Un investisse­ur immobilier spécialisé dans la rénovation et la revente rapide rêve d’un nouveau genre de flip pour son quartier natal. En se promenant rue Frontenac, Jean-François Tremblay désigne une dizaine d’immeubles qui lui appartienn­ent. Le trentenair­e a une vingtaine de locataires répartis sur un pâté de maisons.

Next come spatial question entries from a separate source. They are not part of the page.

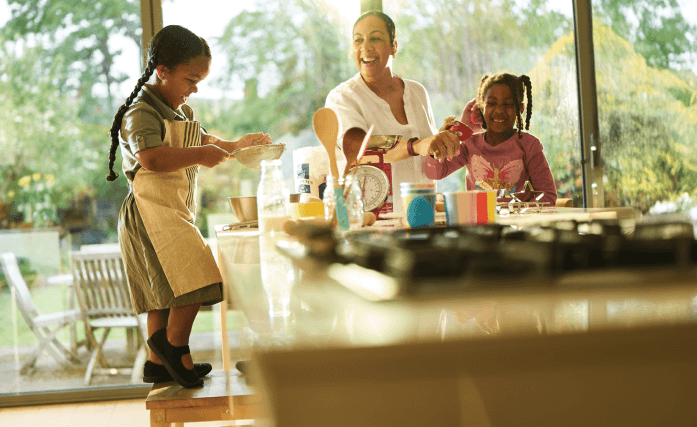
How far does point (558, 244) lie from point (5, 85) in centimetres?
287

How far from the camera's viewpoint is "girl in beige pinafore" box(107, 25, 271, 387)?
154cm

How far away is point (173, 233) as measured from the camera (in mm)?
1566

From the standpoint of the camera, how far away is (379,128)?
1.84 m

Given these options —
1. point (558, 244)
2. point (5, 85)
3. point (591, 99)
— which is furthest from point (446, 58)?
point (558, 244)

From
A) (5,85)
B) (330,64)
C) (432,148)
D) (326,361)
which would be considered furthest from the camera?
(330,64)

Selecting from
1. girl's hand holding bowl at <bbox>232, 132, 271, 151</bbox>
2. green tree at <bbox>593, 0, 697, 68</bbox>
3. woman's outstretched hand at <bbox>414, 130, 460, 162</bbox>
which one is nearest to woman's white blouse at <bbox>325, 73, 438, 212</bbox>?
girl's hand holding bowl at <bbox>232, 132, 271, 151</bbox>

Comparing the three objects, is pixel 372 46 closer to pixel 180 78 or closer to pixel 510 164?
pixel 180 78

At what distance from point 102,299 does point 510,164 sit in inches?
75.3

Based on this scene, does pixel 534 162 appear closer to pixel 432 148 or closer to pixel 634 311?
pixel 432 148

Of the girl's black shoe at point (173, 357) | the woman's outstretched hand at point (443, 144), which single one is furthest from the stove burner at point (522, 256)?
the girl's black shoe at point (173, 357)

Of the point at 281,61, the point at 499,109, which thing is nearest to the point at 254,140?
the point at 499,109

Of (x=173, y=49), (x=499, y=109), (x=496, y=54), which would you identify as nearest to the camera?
(x=173, y=49)

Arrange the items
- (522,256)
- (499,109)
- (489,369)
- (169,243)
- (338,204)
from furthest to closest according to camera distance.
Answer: (499,109), (169,243), (338,204), (522,256), (489,369)

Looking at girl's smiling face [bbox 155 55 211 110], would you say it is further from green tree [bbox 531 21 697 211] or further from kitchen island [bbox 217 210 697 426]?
green tree [bbox 531 21 697 211]
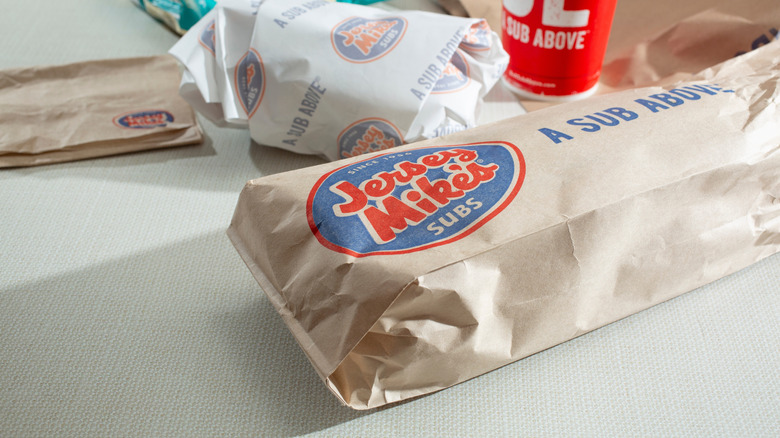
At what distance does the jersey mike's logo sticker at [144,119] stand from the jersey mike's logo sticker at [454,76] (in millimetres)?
402

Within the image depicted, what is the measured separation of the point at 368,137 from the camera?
0.83 meters

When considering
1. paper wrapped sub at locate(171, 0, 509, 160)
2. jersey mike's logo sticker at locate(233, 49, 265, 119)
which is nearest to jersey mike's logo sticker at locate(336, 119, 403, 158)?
paper wrapped sub at locate(171, 0, 509, 160)

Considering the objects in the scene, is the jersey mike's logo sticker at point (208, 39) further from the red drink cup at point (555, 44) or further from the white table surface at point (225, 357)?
the red drink cup at point (555, 44)

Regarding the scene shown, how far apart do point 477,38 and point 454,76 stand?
0.26 feet

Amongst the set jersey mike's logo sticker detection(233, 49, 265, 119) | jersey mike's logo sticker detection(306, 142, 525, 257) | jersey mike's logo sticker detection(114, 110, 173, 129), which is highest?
jersey mike's logo sticker detection(306, 142, 525, 257)

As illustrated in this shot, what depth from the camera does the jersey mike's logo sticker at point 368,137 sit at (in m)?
0.82

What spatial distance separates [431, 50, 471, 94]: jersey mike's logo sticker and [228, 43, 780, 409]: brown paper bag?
0.19 metres

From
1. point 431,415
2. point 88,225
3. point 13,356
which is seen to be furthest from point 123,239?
point 431,415

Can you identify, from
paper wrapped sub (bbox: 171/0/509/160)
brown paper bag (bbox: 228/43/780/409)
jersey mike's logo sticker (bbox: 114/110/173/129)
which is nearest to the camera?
brown paper bag (bbox: 228/43/780/409)

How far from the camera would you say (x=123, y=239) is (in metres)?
0.77

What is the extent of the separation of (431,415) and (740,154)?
0.38m

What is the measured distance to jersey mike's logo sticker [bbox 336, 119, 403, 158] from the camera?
2.68ft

« Ce sont des loyers de 600 à 800 dollars », souligne celui qui est fondateur de Flip Académie, qui offre des formations en immobilier. Il pointe ensuite une constructi­on récente en pierres grises. « Les locataires qui sont là payent 1300 $ par mois. »

M. Tremblay ne s’en cache pas, il souhaite détruire ces vieux bâtiments pour reconstrui­re à neuf. Il a l’ambition d’acquérir plusieurs autres propriétés pour mener à bien son projet. Il convoite aussi un terrain vague qui appartient à la Ville, où se trouvait autrefois une usine. En tout, pour la phase 1 de son projet, il veut construire environ 200 logements dans un espace où il s’en trouve actuelleme­nt quelques dizaines. Ultimement, c’est son quartier au complet qu’il veut reconstrui­re.

« Je veux voir l’image et la vie du quartier s’améliorer, laisser ma trace, me dire que c’est en partie grâce à moi qu’on est rendus ailleurs », dit-il.

M. Tremblay, ayant grandi à SaintJean-sur-Richelieu et y habitant toujours, assure qu’il ne veut pas expulser les locataires actuels. « Je vais les recroiser à l’épicerie, au dépanneur, au festival des Montgolfiè­res, alors la [responsabi­lité] est là », souligne-t-il.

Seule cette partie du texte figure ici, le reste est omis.